* Text block:
--- start ---
- Early Islamic Syria (Bilad al-Sham) and its provinces under the Abbasid Caliphate in the 9th century
- Capital: c. 630s–c. 715: Ludd; c. 715–1099: Ramla;
- • Established: 630s
- • Seljuk attacks, First Crusade: late 11th century
- • Province: Bilad al-Sham
| Preceded by | Succeeded by |
| / Palaestina Prima | Kingdom of Jerusalem / |
- Today part of: Israel; Jordan; Palestine;

= Jund Filastin =

District of the province of Bilad al-Sham

Jund Filasṭīn (جُنْد فِلَسْطِيْن, "the military district of Palestine") was one of the military districts of the Umayyad and Abbasid province of Bilad al-Sham (Levant), organized soon after the Muslim conquest of the Levant in the c. 630s CE. Jund Filastin, which encompassed most of Palaestina Prima and Palaestina Tertia, included the newly established city of Ramla as its capital and eleven administrative districts (kura), each ruled from a central town.

==History==
===Muslim conquest===
The Muslim conquest of Syria Palaestina is difficult to reconstruct, according to the historian Dominique Sourdel. It is generally agreed that the Qurayshite commander Amr ibn al-As was sent to conquer the area by Caliph Abu Bakr, likely in 633 CE. Amr traversed the Red Sea coast of the Hejaz (western Arabia), reached the port town of Ayla at the head of the Gulf of Aqaba, then crossed into the Negev Desert or further west into the Sinai Peninsula. He then arrived to the villages of Dathin and Badan near Gaza, where he entered negotiations with the Byzantine garrison commander. The talks collapsed and the Muslims bested the Byzantines in the subsequent clash at Dathin in February or March 634. At this stage of the conquest Amr's troops encamped at Ghamr al-Arabat in the middle of the Araba Valley between the Dead Sea and the Gulf of Aqaba. The town of Gaza was left alone, with Amr's primary objective at the time being the subjugation of the Arab tribes in the vicinity.

After the Muslim armies led by Khalid ibn al-Walid captured Bosra in the Hauran in May 634 they crossed the Jordan River to reinforce Amr as he faced a large Byzantine army. In the ensuing Battle of Ajnadayn, fought at a site 25 km southwest of Jerusalem in July or August, the Muslims under Amr's overall command routed the Byzantines. In the aftermath of Ajnadayn, Amr captured the towns of Sebastia, Nablus, Lydda, Yibna, Amwas, Bayt Jibrin and Jaffa. Most of these towns fell after minor resistance, hence the scant information available about them in the sources.
--- end ---
* Exercise material:
--- start ---
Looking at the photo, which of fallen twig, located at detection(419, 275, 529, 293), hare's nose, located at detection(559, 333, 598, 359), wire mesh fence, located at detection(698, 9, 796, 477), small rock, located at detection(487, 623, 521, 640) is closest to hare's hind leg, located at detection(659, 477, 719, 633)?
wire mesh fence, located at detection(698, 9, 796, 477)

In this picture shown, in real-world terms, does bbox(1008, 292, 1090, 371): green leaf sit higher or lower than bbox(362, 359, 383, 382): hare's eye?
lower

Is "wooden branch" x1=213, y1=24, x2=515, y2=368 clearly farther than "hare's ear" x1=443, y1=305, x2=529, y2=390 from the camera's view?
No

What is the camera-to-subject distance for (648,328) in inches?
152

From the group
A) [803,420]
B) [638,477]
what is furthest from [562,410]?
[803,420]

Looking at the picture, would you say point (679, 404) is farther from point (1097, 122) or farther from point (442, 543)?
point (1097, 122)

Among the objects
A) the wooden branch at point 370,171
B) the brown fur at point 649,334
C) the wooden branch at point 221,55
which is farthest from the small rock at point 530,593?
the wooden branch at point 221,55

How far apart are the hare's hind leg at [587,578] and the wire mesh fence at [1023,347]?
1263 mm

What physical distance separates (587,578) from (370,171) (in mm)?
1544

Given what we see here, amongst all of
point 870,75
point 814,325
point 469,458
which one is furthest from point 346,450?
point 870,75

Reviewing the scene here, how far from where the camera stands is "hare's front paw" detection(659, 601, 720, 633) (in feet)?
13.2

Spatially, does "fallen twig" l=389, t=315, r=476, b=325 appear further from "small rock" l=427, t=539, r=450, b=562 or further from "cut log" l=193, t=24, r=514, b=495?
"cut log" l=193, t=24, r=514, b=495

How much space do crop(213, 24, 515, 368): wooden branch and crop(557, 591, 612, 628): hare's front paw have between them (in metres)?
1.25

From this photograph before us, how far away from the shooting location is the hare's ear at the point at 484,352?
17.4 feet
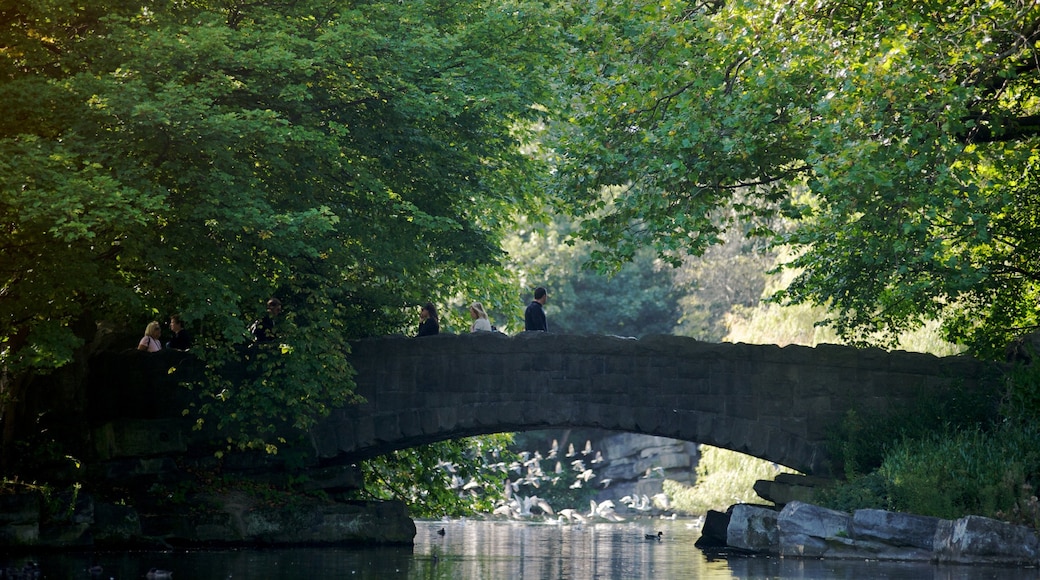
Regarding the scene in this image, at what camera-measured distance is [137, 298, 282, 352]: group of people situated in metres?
18.2

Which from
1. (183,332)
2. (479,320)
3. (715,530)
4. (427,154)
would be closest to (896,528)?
(715,530)

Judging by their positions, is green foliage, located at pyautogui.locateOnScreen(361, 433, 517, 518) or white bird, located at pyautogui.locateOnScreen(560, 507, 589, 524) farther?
white bird, located at pyautogui.locateOnScreen(560, 507, 589, 524)

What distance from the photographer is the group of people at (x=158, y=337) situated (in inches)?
758

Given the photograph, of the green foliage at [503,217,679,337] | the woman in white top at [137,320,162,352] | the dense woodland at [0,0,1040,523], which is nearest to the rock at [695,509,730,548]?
the dense woodland at [0,0,1040,523]

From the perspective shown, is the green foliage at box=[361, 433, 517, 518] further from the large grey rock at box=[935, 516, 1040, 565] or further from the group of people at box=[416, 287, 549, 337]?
the large grey rock at box=[935, 516, 1040, 565]

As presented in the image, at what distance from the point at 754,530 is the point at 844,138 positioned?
493 centimetres

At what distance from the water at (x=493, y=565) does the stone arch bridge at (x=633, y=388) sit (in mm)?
1709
--- end ---
* Prompt 1: In the text on Jund Filastin, where was the Battle of Ajnadayn fought?
* Prompt 2: State how many lines of the records contain the string "does", counting case as significant. Give only the number.

* Final result 1: At a site 25 km southwest of Jerusalem.

* Final result 2: 3